Adjacency matrices, as co-occurrence square matrices, were exported by a code in NumPy and Panda libraries in Python (3.10.9, https://www.python.org/) (Python Software Foundation, 2023). Then, correlation matrices were generated as square matrices by SPSS (22.0, IBM SPSS Statistics, Armonk, NY, USA) (IBM Corp, 2013). Next, UCINet software (6, https://sites.google.com/site/ucinetsoftware/home) was utilized to measure the centrality and density of each cluster (Borgatti et al, 2002). Finally, an SD was created using Microsoft Excel (2016, Microsoft, Albuquerque, NM, USA) based on these metrics.
Factorial analysis is a statistical method used to analyze relationships between variables. Multiple correspondence analysis (MCA) is a type of factorial analysis; it is a multivariate statistical technique used to analyze relationships between categorical variables to identify patterns or trends in the data (Greenacre and Blasius, 2006).

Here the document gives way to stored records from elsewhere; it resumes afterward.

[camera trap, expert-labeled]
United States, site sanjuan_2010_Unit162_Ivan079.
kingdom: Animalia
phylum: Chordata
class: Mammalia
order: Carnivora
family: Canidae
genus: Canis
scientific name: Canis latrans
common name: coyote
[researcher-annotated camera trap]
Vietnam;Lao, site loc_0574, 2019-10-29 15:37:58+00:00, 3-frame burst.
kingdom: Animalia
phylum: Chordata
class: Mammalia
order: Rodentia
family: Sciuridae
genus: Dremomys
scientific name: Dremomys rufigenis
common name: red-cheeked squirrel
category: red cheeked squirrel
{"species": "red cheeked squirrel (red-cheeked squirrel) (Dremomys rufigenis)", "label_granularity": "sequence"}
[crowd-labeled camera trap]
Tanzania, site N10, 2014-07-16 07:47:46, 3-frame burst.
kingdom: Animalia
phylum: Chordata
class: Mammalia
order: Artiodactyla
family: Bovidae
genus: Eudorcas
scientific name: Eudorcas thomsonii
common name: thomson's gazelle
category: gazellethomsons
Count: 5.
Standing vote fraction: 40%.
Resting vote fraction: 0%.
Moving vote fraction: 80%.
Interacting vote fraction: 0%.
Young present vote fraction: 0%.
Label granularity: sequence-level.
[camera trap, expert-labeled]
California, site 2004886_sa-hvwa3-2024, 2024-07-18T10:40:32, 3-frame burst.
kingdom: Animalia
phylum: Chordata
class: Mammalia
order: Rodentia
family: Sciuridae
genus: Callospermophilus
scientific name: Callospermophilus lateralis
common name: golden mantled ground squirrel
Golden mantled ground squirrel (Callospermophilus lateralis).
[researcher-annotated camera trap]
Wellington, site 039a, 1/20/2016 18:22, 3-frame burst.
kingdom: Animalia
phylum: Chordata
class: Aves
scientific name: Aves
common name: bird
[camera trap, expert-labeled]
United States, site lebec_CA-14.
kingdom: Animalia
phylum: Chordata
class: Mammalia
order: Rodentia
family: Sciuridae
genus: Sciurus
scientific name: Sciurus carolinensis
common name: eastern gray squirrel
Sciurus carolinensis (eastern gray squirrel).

One way to create thematic maps or thematic evaluations is by using clustering algorithms, such as the Walktrap clustering algorithm, a hierarchical clustering algorithm used to identify communities or clusters within a network. It is based on the idea that connected nodes are more likely to belong to the same cluster than unconnected ones. The algorithm works by iteratively merging connected nodes until a desired level of clustering is achieved. Thematic maps can provide valuable insights into the spatial patterns and trends within a particular theme or topic (Brusco et al, 2022). Fig. 2 indicates the schematic methodology, including steps, methods, and tools.
Fig. 2.
Schematic methodology.
Table 1 presents the main information collected from the WoS database for 13,662 publications published during a decade (2013–2023). There were 13,038 articles. Growth was expressed annually at 18.51% as a negative percentage rate. Based on Fig. 3, in the last 10 years, the number of publications slightly decreased from 2013 to 2015 and has increased dramatically since 2015. Moreover, the average number of citations received per paper (times cited) was benchmarked at 13.47. Each paper was written by four authors on average (4.92).
Fig. 3.
Annual scientific production.
| Description | Results |
| Sources (journals, books, etc.) | 556 |
| Documents | 13662 |
| Annual growth rate % | –18.51 |
| Document average age | 4.92 |
| Average citations per doc | 13.47 |
| References | 1 |
| Keywords plus (ID) | 8106 |
| Author’s keywords (DE) | 29403 |
| Authors | 31813 |
| Authors of single-authored docs | 723 |
| Single-authored docs | 823 |
| Co-authors per doc | 3.97 |
| International co-authorships % | 31.09 |
| Article | 13038 |
| Article; book chapter | 11 |
| Article; data paper | 5 |
| Article; early access | 239 |
| Article; proceedings paper | 364 |
| Article; retracted publication | 5 |
Table 2 presents the top 10 journals as the most relevant sources about KGs. The IEEE ACCESS journal published 784 articles and ranked first.
| Sources | Articles |
| IEEE Access | 784 |
| Expert System Representations | 398 |
| Knowledge-Based System | 385 |
| Bioinformatics | 383 |
| Semantic Web | 349 |
| Journal of Biomedical Informatics | 257 |
| Journal of Web Semantic | 223 |
| Information Sciences | 183 |
| Multimedia Tools and Applications | 181 |
| Future Generation Computer Systems-The International Journal of Escience | 160 |
Between 2013 and 2023, an increase was observed in publications, particularly by IEEE Access, Expert System with Applications, Knowledge-Based System, Bioinformatics, and Semantic Web journals. Therefore, the journals have published a depth of knowledge and expertise on KGs and related subtopics. Fig. 4 depicts the sources’ publication over time.
Fig. 4.
Source growth.
Table 3 and Fig. 5 show the top countries’ publications. China ranked first (8313), followed by the USA and UK, respectively. Iran, a developing country, ranked 16th.
Fig. 5.
Scientific publications of countries.
| Rank | Country | Freq. |
| 1 | China | 8313 |
| 2 | USA | 4964 |
| 3 | UK | 1723 |
| 4 | Spain | 1629 |
| 5 | Italy | 1483 |
| 6 | France | 1376 |
| 7 | Germany | 1336 |
| 8 | India | 1154 |
| 9 | Australia | 1029 |
| 10 | South Korea | 838 |
Many citations were reported from China, the USA, and Spain, ranking first to third, respectively. All countries retained their leading roles as the top 10 countries in the citations. Table 4 presents the citations per country.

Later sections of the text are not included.